● Exercise objective: Can you rewrite the lines of every item below as a numbered list, omitting any blank lines and leaving the pictures out?

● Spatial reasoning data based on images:
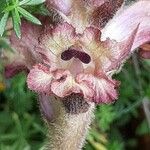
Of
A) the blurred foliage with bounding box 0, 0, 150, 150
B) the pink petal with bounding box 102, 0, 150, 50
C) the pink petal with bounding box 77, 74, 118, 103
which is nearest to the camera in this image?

● Response below:
1. Of
2. A) the blurred foliage with bounding box 0, 0, 150, 150
3. B) the pink petal with bounding box 102, 0, 150, 50
4. C) the pink petal with bounding box 77, 74, 118, 103
5. which is nearest to the camera in this image?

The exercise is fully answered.